Standing may not be based on “speculative personal opinion” or on “[s]ubjective and unspecified fears about the possible impairment of aesthetics.” Barvenik, 33 Mass.App.Ct. at 131-32. That is all the present plaintiffs have offered. Their fears about diversion of water flow are a matter of unsubstantiated opinion. No expert affidavit has been offered to indicate that there will be any increased flow of water onto Salonen’s properly. Nor is there any expert opinion submitted with respect to the purported boundary problem, let alone any basis for claiming that the only solution to that alleged problem requires relocation of any utility lines. Jamieson’s fears about aesthetics are both vague and completely subjective. Moreover, none of these concerns stems from the precise zoning relief that has been granted — i.e., the permission to put a minute amount of fill into the flood plain — but rather from other aspects of the project that do not require any form of zoning relief.

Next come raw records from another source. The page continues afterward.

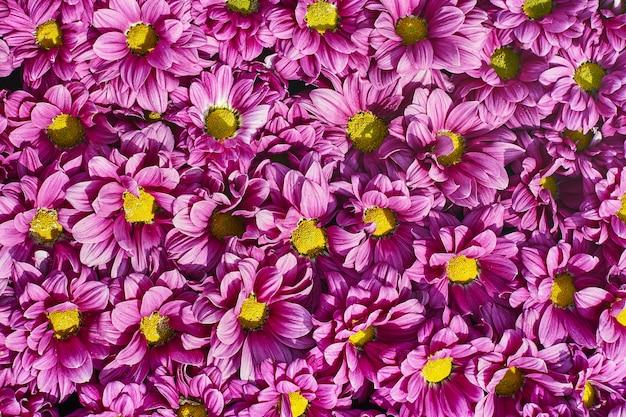 Hermosas flores de color rosa. flores de crisantemo vista superior
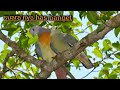 Suara Burung Punai Atou Walik  Mp3 - Mp4 Download
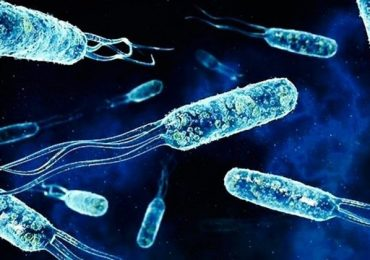 Учени алармират: Нелечима бактерия плъзна из света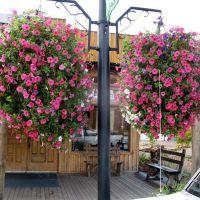 Vernal Flowers 10 05 08, Вернал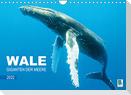 Wale: Giganten der Meere (Wandkalender 2022 DIN A4 quer)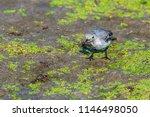 white wagtail or motacilla alba.... | Shutterstock . vector #1146498050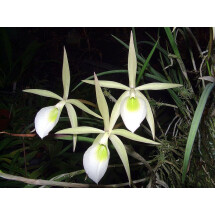Brassavola flagellaris ''Big plant ''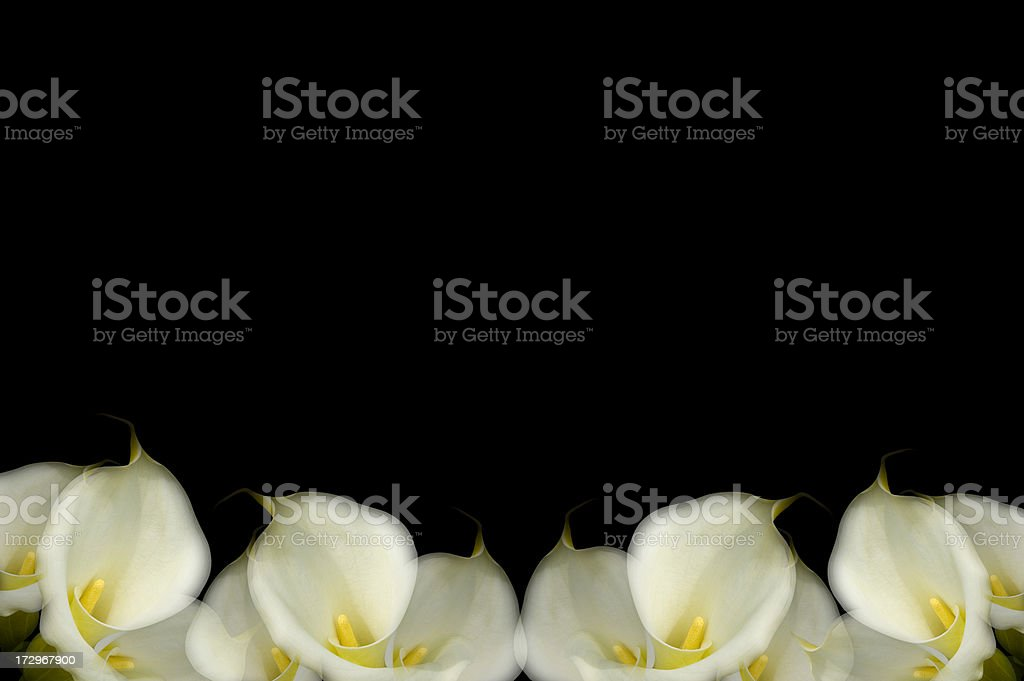 Calla Lily Artistic Background royalty-free stock photo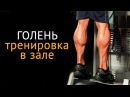Как накачать икры ног тренировка на голень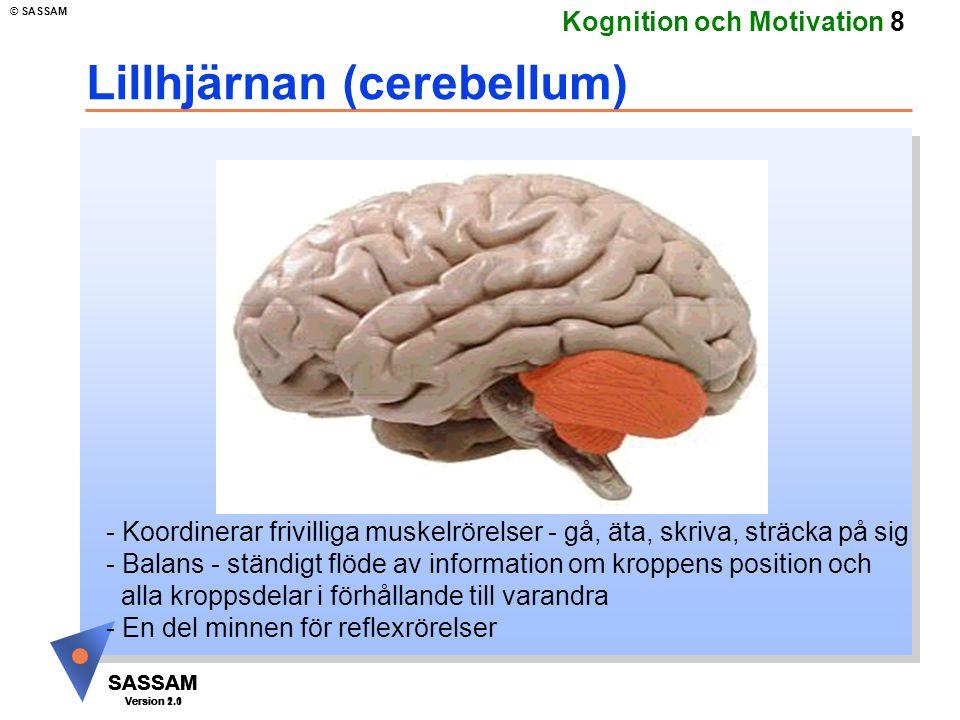 Lillhjärnan (cerebellum)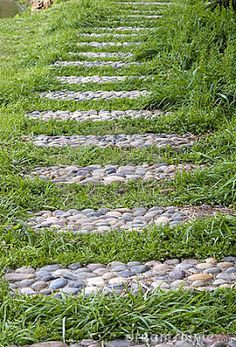 As pedras por serem de fácil manutenção, são uma ótima alternativa para caminhos de jardins, as opções são inúmeras e vão de seixos de rio, seixos brancos, pedricos e pisantes.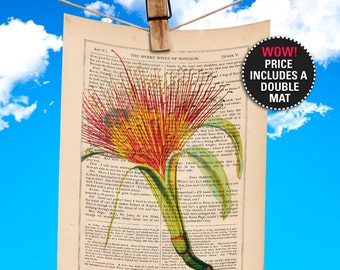 """Flower Book Print, Pachira, Money Tree Plant, Botanical Illustration printed on 1865 Antique Book Page, Plays-Of-Shakespeare """"MAT-INCLUDED"""""""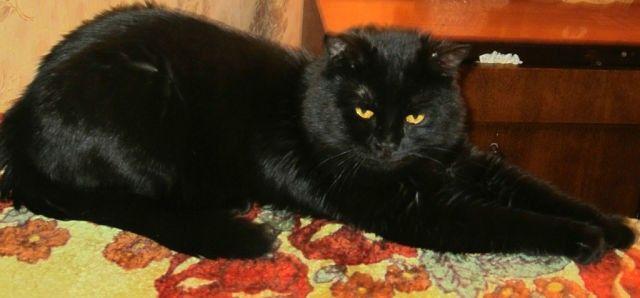 Мой черный кот
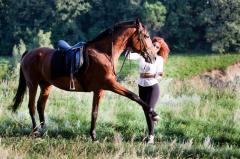 Horses plant Millennium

Plaintiffs finally suggest that, if they prevail on another case they have filed challenging Kapa’s septic system permit (Jamieson et al. v. Snyder et al., Worcester Superior Court, Civil Action No. 94-2121), the system would have to be redesigned in a way that “will result in significantly more fill in the flood plain.”
ORDER
For the foregoing reasons, defendants’ motion for summary judgment is ALLOWED and it is hereby ORDERED that judgment be entered in favor of defendants.
Kapa had previously obtained an Order of Conditions from the Westminster Conservation Commission for this work, pursuant to the Wetlands Protection Act. G.L.c. 131, §40. The Order of Conditions was not appealed and is now final.
Plaintiffs contend that the garage that is proposed has an unusual configuration so as to assist Kapa in meeting specifications for the septic system. It is not disputed that Kapa has the right to build a garage on the premises.
Even a considerable increase in the amount of fill used would still, by the engineer’s calculations, have no significant effect on the water elevation during the 100-year flood nor any impact on plaintiffs’ respective properties.